Abstract
Purpose/Objective
To define the rates of pain, depression, and their co-occurrence in persons with multiple sclerosis (MS).
Research Method/Design
Participants were 161 persons with MS who previously participated in research and indicated a willingness to be contacted for future studies. Data were collected via postal survey and included the Patient Health Questionnaire—9 for depressive symptoms and a numerical rating scale (0–10) for pain. Descriptive statistics, chi-square analyses, and odds ratios were calculated to describe the prevalence, difference, and likelihood of depression, pain, and their comorbidity.
Results
Some level of pain was experienced by 73% of the sample, with 40% of the entire sample reporting moderate or worse pain severity. Clinically significant levels of depressive symptoms were reported by 22% of the sample, and 8% reported sufficient symptoms to meet major depressive episode diagnostic criteria. Of persons meeting depression criteria, 86–100% reported experiencing any pain; 67–77% of persons meeting depression criteria reported experiencing pain of at least moderate severity. Of persons experiencing any pain, 11–34% met depression criteria; 15–37% of persons experiencing pain of at least moderate severity met depression criteria.
Conclusions/Implications
Pain and depression co-occur frequently in persons with MS. However, it is more common for individuals with depression to report pain than for individuals with pain to endorse symptoms of depression. Future studies should explore the implications of this co-occurrence, such as whether these individuals experience greater levels of disability, higher medical costs, or fewer benefits from treatment than persons with either condition alone.

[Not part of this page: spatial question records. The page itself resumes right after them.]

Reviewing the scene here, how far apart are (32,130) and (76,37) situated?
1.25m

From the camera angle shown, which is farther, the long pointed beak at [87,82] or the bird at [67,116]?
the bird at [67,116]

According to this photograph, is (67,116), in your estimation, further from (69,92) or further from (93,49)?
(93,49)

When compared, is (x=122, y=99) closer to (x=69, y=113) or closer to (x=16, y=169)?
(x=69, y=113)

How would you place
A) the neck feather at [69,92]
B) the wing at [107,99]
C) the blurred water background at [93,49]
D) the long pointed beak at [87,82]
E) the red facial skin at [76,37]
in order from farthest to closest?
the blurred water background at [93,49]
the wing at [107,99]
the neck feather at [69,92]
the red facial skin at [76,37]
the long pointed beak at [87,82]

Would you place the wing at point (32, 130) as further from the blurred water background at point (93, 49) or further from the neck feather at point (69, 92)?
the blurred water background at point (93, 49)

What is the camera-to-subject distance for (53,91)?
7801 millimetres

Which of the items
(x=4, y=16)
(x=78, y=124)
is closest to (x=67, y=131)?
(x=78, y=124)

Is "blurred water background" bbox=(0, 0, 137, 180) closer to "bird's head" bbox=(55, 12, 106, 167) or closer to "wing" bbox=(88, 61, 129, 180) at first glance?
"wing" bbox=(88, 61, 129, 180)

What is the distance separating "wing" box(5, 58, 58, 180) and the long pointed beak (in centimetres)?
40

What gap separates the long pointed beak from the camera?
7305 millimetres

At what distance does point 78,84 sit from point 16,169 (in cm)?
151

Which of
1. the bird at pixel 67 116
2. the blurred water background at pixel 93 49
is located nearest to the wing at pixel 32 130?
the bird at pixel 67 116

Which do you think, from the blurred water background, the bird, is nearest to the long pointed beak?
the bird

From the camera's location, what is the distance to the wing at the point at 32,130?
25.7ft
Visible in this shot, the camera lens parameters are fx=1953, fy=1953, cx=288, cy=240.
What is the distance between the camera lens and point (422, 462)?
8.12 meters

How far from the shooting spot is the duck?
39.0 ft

Keywords: pain, depression, multiple sclerosis
Introduction
Pain and depression are both common in persons with multiple sclerosis (MS). Chronic pain is experienced by about 50% of those with MS at any point in time (O’Connor, Schwid, Herrmann, Markman, & Dworkin, 2008), and approximately 25% of those with pain describe it as severe (Ehde et al., 2003). The point prevalence of major depressive disorder is 15–25%, and as many as 50% of individuals with MS experience clinically significant levels of depressive symptoms at any one time (Chwastiak et al., 2002; Mohr, Hart, Julian, & Tasch, 2007; Patten & Metz, 1997; Sadovnick et al., 1996).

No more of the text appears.